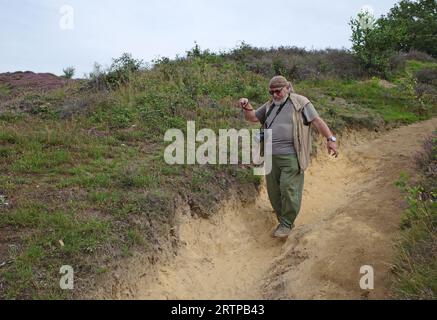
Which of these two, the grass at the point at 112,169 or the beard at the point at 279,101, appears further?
the beard at the point at 279,101

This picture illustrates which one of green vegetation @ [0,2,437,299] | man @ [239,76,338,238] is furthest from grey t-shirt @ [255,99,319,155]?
green vegetation @ [0,2,437,299]

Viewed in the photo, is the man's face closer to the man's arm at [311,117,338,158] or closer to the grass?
the man's arm at [311,117,338,158]

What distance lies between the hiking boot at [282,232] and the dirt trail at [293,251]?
0.09 meters

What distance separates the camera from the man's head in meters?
6.74

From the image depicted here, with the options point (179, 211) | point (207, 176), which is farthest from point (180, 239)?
point (207, 176)

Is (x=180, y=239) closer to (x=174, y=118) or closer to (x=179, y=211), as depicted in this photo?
(x=179, y=211)

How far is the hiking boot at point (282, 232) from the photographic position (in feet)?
22.1

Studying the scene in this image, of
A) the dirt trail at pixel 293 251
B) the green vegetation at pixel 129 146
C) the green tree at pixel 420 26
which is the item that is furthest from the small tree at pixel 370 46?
the dirt trail at pixel 293 251

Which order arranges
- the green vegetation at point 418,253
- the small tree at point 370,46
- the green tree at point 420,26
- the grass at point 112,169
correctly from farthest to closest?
the green tree at point 420,26 < the small tree at point 370,46 < the grass at point 112,169 < the green vegetation at point 418,253

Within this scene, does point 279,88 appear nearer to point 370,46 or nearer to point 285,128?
point 285,128

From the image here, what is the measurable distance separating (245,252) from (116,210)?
5.95 feet

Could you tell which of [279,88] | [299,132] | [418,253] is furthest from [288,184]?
[418,253]

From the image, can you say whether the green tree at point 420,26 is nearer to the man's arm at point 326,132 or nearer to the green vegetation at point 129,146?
the green vegetation at point 129,146

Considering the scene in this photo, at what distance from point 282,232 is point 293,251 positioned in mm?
587
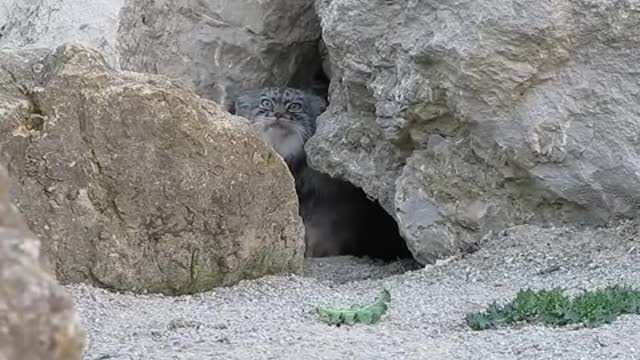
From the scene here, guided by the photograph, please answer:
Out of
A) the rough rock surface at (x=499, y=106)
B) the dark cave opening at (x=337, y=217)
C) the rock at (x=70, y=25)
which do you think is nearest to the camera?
the rough rock surface at (x=499, y=106)

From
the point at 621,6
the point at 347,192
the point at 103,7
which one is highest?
the point at 621,6

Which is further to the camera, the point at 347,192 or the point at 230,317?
the point at 347,192

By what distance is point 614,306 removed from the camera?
5055 millimetres

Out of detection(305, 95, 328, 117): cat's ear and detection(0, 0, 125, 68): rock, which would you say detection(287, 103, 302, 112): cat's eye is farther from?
detection(0, 0, 125, 68): rock

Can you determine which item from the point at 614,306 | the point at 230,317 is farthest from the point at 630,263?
the point at 230,317

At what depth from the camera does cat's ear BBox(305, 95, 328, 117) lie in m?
8.11

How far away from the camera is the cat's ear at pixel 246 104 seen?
26.1 feet

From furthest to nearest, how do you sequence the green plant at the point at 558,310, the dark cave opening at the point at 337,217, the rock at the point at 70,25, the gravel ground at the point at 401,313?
the dark cave opening at the point at 337,217, the rock at the point at 70,25, the green plant at the point at 558,310, the gravel ground at the point at 401,313

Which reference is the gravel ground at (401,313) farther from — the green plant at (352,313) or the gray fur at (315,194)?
the gray fur at (315,194)

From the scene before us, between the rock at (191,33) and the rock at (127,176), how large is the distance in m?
1.60

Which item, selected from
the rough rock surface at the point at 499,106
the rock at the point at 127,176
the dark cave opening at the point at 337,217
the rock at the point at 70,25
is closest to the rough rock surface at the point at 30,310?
the rock at the point at 127,176

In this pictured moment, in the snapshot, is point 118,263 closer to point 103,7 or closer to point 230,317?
point 230,317

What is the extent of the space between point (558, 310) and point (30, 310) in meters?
3.01

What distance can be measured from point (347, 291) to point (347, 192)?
2.59m
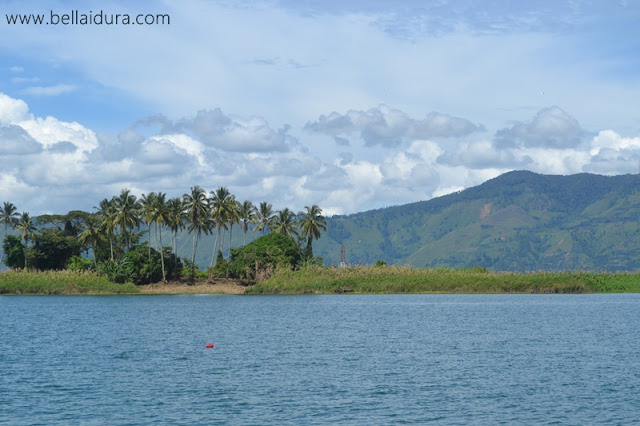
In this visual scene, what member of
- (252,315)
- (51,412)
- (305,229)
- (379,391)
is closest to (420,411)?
(379,391)

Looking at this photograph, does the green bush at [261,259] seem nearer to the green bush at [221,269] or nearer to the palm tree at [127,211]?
the green bush at [221,269]

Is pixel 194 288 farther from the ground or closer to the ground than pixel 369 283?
farther from the ground

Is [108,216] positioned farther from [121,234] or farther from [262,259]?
[262,259]

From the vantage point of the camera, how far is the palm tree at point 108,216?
164750mm

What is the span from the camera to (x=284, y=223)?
192 meters

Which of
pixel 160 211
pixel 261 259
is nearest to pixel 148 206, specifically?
pixel 160 211

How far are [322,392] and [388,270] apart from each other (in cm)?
12161

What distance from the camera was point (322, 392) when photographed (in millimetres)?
47281

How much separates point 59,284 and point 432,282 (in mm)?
76498

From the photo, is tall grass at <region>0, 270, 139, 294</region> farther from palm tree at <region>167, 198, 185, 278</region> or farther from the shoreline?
palm tree at <region>167, 198, 185, 278</region>

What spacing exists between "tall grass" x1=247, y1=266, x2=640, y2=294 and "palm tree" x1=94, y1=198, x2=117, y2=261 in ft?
105

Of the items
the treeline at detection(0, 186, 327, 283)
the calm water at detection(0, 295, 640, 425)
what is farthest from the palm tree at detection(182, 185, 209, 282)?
the calm water at detection(0, 295, 640, 425)

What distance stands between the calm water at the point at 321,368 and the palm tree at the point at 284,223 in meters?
85.0

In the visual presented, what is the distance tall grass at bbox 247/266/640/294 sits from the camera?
162 m
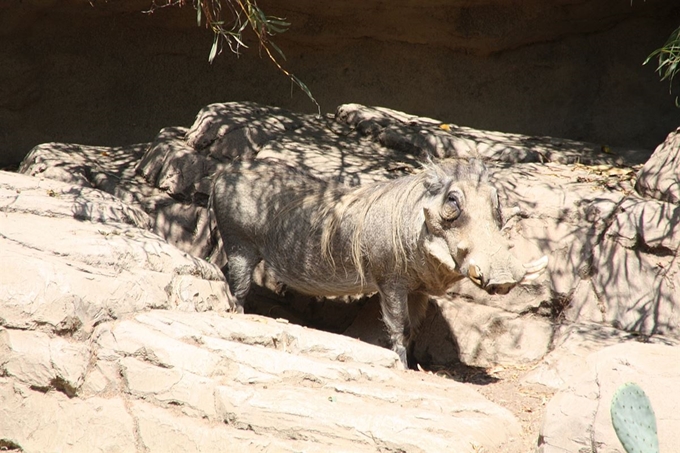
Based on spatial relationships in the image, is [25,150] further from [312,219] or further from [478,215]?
[478,215]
——
Riporta tutte queste righe senza alcuna modifica, ma escludi le immagini dalla risposta.

Which of these two, the grass at the point at 112,169 or the beard at the point at 279,101, appears further?
the beard at the point at 279,101

This picture illustrates which one of green vegetation @ [0,2,437,299] | man @ [239,76,338,238] is furthest from grey t-shirt @ [255,99,319,155]?
green vegetation @ [0,2,437,299]

Viewed in the photo, is the man's face closer to the man's arm at [311,117,338,158] or closer to the grass?
the man's arm at [311,117,338,158]

What distance lies between the hiking boot at [282,232] and the dirt trail at [293,251]?
0.09 meters

What distance separates the camera from the man's head in meters?
6.74

From the image depicted here, with the options point (179, 211) | point (207, 176), which is farthest from point (180, 239)?
point (207, 176)

Is (x=180, y=239) closer to (x=174, y=118) or closer to (x=179, y=211), as depicted in this photo?
(x=179, y=211)

How far is the hiking boot at point (282, 232) from the photographic position (in feet)?
22.1

Studying the scene in this image, of
A) the dirt trail at pixel 293 251
B) the green vegetation at pixel 129 146
C) the green tree at pixel 420 26
which is the item that is furthest from the small tree at pixel 370 46?
the dirt trail at pixel 293 251

Which order arranges
- the green vegetation at point 418,253
- the small tree at point 370,46
- the green tree at point 420,26
- the grass at point 112,169
correctly from farthest to closest?
the green tree at point 420,26 < the small tree at point 370,46 < the grass at point 112,169 < the green vegetation at point 418,253

Within this scene, does point 279,88 appear nearer to point 370,46 or nearer to point 285,128?
point 285,128

From the image here, what is the measurable distance separating (245,252) from (116,210)?
5.95 feet

Could you tell which of [279,88] | [299,132] | [418,253] is furthest from [288,184]?
[418,253]

From the image, can you say whether the green tree at point 420,26 is nearer to the man's arm at point 326,132 or nearer to the green vegetation at point 129,146?
the green vegetation at point 129,146

Considering the scene in this photo, at what distance from point 282,232 is point 293,251 positioned in mm?
587
From the scene here, guided by the photograph, please answer:
Out of
A) the rough rock surface at (x=499, y=106)
B) the dark cave opening at (x=337, y=217)
C) the rock at (x=70, y=25)
which do you think is nearest to the camera?
the rough rock surface at (x=499, y=106)

From
the point at 621,6
the point at 347,192
the point at 103,7
which one is highest?
the point at 621,6

Which is further to the camera, the point at 347,192 or the point at 230,317?
the point at 347,192

By what distance is point 614,306 removed from the camera?
5055 millimetres

Out of detection(305, 95, 328, 117): cat's ear and detection(0, 0, 125, 68): rock, which would you say detection(287, 103, 302, 112): cat's eye is farther from?
detection(0, 0, 125, 68): rock

Can you determine which item from the point at 614,306 | the point at 230,317 is farthest from the point at 630,263?
the point at 230,317

At what depth from the camera does cat's ear BBox(305, 95, 328, 117) lie in m?
8.11

How far away from the camera is the cat's ear at pixel 246 104 seen?
26.1 feet

From furthest to nearest, how do you sequence the green plant at the point at 558,310, the dark cave opening at the point at 337,217, the rock at the point at 70,25, the gravel ground at the point at 401,313?
the dark cave opening at the point at 337,217, the rock at the point at 70,25, the green plant at the point at 558,310, the gravel ground at the point at 401,313

Which reference is the gravel ground at (401,313) farther from — the green plant at (352,313) or the gray fur at (315,194)?
the gray fur at (315,194)

From the scene before us, between the rock at (191,33) and the rock at (127,176), how large is the distance in m?
1.60

Which item, selected from
the rough rock surface at the point at 499,106
the rock at the point at 127,176
the dark cave opening at the point at 337,217
the rock at the point at 70,25
is closest to the rough rock surface at the point at 30,310?
the rock at the point at 127,176

In this pictured moment, in the snapshot, is point 118,263 closer to point 103,7 or closer to point 230,317?
point 230,317

What is the extent of the space between point (558, 310) and point (30, 310) in meters?
3.01

What distance can be measured from point (347, 291) to point (347, 192)?
2.59m
In this visual scene, what member of
- (252,315)
- (51,412)
- (305,229)
- (379,391)
is closest to (420,411)?
(379,391)

Looking at this photograph, does the green bush at [261,259] seem nearer to the green bush at [221,269] or nearer to the palm tree at [127,211]?
the green bush at [221,269]

Is pixel 194 288 farther from the ground or closer to the ground than pixel 369 283?
farther from the ground

Is [108,216] positioned farther from [121,234] or farther from [262,259]?
[262,259]

From the vantage point of the camera, how far is the palm tree at point 108,216?
164750mm

What is the span from the camera to (x=284, y=223)?
192 meters

Which of
pixel 160 211
pixel 261 259
is nearest to pixel 148 206, specifically?
pixel 160 211

How far are [322,392] and [388,270] apart from each other (in cm)?
12161

What distance from the camera was point (322, 392) when photographed (in millimetres)?
47281

How much separates point 59,284 and point 432,282 (in mm)?
76498

From the photo, is tall grass at <region>0, 270, 139, 294</region> farther from palm tree at <region>167, 198, 185, 278</region> or farther from the shoreline?
palm tree at <region>167, 198, 185, 278</region>

What spacing exists between "tall grass" x1=247, y1=266, x2=640, y2=294 and "palm tree" x1=94, y1=198, x2=117, y2=261 in ft?
105

Of the items
the treeline at detection(0, 186, 327, 283)
the calm water at detection(0, 295, 640, 425)
what is farthest from the palm tree at detection(182, 185, 209, 282)?
the calm water at detection(0, 295, 640, 425)

What distance stands between the calm water at the point at 321,368 and the palm tree at the point at 284,223 in meters?
85.0

In the visual presented, what is the distance tall grass at bbox 247/266/640/294 sits from the camera?
162 m
Based on spatial relationships in the image, is [25,150] further from [312,219] or further from [478,215]?
[478,215]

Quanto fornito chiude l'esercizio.